C’est à partir de 1845 que Molinari se met à défendre un libéralisme qualifié de « rigoureux » pour les uns et de « radical » pour les autres. Dix ans plus tard, en ouverture du premier numéro de L’Économiste Belge, il annonce la couleur en lançant : « Les gouvernements ont eu, de tous temps, deux tendances mauvaises, la première c’est d’empiéter sur la liberté des citoyens, la seconde, c’est de faire payer trop cher leurs services ». Le ton est donné.

Molinari cherche en réalité à murir ce que serait une société sans État pour mieux poser les bases d’une société qui s’affranchirait de l’étatisation massive, de la réglementation excessive et de l’excès de taxation. Son libéralisme, très largement inspiré du landais Frédéric Bastiat, lui permet d’innover en proposant l’institution de bourses du travail (une sorte de « Pôle emploi » privé), en défendant la religion contre les idées de son collègue Yves Guyot, ou en testant une approche minarchiste des missions régaliennes de l’État.

Penser l’État, ses contours et sa périphérie

Le découvrir ou le redécouvrir aujourd’hui fait pleinement sens tant Molinari illustre la capacité qu’ont certains intellectuels de la liberté à se saisir des difficultés de leur époque pour faire preuve d’imagination, se libérer des conservatismes et sortir des sentiers battus. Molinari avait des idées sur toute chose et les exprimait avec grand talent, comme en témoigne Charles Benoist dans ses souvenirs parus en 1932 : « Outre le bureau de la Revue Bleue, je fréquentais assidûment celui du Journal des Économistes, qui était une annexe de la librairie Guillaumin, rue de Richelieu. Tous les samedis, à la fin de l’après-midi, le rédacteur en chef, Gustave de Molinari, recevait. Je ne me rappelle personne dont la conversation m’ait plus ni autant frappé que la sienne. Il avait, sur toutes choses, des idées et des formules à lui. On ne savait jamais ce qu’il allait dire, ni comment il allait le dire, sinon qu’il le dirait comme nul autre ne l’eût dit ». De quoi donner envie de se plonger dans son œuvre !

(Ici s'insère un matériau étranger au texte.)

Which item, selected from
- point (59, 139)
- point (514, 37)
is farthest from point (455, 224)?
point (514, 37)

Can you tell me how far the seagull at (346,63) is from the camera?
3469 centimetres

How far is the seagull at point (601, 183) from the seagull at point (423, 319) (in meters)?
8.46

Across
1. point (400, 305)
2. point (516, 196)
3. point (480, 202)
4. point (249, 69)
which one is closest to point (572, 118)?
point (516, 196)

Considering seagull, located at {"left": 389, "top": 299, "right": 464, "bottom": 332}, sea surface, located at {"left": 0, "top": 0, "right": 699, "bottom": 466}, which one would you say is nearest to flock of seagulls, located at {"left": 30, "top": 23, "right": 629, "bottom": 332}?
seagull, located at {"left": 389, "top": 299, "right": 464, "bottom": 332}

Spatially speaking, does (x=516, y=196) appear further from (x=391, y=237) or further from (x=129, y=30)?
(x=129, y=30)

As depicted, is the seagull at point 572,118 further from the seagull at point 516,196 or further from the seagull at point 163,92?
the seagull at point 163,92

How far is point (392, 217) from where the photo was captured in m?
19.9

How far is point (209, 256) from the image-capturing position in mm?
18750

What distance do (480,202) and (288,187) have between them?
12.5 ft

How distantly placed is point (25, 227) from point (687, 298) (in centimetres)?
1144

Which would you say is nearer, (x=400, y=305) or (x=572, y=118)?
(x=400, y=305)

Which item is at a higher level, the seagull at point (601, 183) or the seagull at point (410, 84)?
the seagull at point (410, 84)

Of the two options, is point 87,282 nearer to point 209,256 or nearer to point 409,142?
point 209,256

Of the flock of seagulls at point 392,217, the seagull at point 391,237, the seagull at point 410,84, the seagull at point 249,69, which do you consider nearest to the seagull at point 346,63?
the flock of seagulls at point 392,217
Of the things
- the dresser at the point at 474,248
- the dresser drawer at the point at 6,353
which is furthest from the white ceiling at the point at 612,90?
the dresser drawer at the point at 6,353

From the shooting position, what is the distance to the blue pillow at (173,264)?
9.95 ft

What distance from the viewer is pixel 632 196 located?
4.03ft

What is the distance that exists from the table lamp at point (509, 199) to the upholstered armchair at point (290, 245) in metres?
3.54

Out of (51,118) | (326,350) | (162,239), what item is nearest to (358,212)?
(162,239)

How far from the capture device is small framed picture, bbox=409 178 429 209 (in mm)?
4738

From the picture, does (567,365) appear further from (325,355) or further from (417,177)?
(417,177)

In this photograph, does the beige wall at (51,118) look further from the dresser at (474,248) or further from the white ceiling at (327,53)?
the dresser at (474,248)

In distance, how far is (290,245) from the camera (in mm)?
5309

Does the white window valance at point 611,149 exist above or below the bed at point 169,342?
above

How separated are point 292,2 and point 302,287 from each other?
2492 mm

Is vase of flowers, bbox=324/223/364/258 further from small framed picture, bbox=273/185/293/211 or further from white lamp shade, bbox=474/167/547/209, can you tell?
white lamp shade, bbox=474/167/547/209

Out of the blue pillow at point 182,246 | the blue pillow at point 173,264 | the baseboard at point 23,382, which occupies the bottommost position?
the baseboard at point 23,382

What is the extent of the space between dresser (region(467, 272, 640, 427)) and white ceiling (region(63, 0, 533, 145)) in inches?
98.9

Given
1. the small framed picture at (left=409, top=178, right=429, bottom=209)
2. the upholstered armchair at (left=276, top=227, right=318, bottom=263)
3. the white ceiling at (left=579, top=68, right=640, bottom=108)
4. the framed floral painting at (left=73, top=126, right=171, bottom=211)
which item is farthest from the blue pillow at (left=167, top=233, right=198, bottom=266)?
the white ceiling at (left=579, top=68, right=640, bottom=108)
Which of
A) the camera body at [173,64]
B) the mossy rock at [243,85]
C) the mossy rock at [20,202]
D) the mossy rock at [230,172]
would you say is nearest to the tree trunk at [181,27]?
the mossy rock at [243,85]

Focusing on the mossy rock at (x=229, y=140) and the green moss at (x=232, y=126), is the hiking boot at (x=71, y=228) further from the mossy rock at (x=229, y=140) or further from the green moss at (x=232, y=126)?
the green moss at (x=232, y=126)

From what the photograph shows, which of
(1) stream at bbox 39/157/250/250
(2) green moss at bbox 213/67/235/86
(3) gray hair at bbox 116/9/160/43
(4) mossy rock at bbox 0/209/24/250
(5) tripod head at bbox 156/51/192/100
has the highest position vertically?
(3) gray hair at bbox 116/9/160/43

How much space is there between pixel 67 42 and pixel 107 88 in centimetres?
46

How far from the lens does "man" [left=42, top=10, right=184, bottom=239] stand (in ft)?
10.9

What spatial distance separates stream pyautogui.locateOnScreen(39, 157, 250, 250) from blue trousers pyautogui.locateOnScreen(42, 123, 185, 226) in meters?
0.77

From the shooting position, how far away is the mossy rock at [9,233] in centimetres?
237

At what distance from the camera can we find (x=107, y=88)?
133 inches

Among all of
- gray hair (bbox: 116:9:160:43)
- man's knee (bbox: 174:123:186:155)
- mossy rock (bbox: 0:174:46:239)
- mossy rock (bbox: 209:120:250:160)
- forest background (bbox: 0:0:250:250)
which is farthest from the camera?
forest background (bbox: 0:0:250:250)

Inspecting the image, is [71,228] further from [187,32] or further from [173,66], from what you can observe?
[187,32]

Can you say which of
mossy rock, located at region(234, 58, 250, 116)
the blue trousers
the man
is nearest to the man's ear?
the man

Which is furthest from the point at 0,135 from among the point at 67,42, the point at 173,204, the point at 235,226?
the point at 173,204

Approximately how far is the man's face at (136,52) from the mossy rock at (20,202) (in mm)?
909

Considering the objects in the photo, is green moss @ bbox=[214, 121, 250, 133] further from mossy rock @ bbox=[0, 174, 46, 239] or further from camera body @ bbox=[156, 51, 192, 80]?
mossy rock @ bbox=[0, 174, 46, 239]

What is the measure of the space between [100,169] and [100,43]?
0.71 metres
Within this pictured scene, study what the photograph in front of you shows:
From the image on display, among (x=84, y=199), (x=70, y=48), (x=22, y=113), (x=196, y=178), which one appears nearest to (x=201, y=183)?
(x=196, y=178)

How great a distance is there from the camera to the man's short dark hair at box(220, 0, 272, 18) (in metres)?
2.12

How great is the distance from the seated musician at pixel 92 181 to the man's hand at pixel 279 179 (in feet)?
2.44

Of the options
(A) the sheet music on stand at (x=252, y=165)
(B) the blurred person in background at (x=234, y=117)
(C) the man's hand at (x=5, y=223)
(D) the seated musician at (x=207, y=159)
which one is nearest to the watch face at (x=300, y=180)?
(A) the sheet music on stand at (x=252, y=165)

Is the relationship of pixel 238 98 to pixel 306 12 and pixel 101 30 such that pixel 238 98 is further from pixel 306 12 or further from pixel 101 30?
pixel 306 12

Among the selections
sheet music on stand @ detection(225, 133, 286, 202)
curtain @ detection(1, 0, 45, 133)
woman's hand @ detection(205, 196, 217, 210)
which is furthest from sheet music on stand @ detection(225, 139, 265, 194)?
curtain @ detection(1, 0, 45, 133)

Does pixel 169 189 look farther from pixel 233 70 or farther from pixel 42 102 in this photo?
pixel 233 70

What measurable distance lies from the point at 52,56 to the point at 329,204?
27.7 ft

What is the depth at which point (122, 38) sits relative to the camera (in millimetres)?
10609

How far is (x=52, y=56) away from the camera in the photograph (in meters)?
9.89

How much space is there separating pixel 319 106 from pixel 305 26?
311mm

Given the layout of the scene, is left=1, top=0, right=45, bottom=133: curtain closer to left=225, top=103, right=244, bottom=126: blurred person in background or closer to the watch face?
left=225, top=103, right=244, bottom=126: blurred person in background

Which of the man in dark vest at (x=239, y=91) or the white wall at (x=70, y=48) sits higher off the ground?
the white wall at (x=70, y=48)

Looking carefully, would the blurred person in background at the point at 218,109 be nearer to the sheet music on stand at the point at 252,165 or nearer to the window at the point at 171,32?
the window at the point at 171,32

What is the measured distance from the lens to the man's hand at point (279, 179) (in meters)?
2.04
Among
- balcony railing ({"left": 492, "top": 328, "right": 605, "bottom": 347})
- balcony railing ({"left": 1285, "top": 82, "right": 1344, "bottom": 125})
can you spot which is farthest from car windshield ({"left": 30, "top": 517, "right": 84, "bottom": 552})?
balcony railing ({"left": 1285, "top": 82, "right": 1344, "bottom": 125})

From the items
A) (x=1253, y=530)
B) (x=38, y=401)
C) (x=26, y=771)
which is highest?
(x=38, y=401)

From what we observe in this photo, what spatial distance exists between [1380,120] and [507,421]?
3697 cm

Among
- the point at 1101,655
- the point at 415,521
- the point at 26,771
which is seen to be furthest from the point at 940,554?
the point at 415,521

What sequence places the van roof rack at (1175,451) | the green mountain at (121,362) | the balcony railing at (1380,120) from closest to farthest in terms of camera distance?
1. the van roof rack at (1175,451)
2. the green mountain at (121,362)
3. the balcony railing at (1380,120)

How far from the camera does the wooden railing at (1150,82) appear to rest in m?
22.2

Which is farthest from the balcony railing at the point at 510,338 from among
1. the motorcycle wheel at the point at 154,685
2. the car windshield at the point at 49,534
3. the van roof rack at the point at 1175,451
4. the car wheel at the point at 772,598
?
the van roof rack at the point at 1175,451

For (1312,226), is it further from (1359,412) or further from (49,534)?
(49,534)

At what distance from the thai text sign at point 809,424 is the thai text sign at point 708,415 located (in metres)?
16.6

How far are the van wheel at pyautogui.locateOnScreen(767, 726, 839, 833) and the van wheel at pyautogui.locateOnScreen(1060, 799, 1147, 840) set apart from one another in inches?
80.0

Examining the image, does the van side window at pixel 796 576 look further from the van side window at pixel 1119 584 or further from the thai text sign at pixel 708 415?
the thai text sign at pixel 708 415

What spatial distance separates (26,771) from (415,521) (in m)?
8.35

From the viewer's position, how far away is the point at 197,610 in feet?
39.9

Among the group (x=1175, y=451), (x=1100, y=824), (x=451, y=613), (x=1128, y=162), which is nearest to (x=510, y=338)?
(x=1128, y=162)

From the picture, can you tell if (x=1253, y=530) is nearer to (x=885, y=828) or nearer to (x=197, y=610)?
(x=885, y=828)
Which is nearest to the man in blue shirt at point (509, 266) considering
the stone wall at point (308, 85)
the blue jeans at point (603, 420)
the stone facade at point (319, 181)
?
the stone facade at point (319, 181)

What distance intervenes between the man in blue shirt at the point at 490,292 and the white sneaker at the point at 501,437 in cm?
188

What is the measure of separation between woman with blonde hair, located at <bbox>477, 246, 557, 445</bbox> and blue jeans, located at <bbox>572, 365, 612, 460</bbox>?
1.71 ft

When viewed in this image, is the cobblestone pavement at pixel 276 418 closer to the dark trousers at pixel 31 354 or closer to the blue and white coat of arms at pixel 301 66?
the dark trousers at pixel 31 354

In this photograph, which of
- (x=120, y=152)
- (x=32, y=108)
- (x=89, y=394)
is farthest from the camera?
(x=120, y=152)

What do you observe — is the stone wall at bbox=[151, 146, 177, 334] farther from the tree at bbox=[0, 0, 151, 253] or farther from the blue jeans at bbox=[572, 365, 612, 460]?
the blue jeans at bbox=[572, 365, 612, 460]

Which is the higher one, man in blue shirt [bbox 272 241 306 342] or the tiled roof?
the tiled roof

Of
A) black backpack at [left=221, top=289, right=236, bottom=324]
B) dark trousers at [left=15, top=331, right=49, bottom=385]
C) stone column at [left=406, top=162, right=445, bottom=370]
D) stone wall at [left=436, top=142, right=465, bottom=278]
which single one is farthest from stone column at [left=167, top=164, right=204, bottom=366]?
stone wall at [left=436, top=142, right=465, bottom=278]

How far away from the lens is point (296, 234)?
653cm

Alors que l’idée de la corégulation mêlant acteurs privés et publics se déploie, que la technologie autorise à la fois l’État et le privé à se saisir de nombre de nos données personnelles, que des secteurs entiers pourraient être réinventés grâce à l’intelligence artificielle et à l’émergence spontanée d’offres innovantes et périphériques, que la mesure toujours plus fine des externalités positives et négatives influence la manière dont les États vont pouvoir déléguer certaines missions au privé, à l’heure également où chacun sent bien qu’il faut repenser les normes du droit de la concurrence et trouver la parade au repli des pays et des peuples sur eux-mêmes, lire ce penseur ayant osé penser les alternatives à l’intervention publique participe d’un élan conceptuel infiniment moderne. Ses plaidoyers nourris au soutien du libre-échange feront le plus grand bien à l’heure du recroquevillement généralisé et de la colère contre une mondialisation identifiée par certains comme le mal absolu, même si l’on se doit, en libéral, de penser l’adhésion à un socle de valeurs communes pour appréhender le collectif sans le déracinement total que certains nous proposent.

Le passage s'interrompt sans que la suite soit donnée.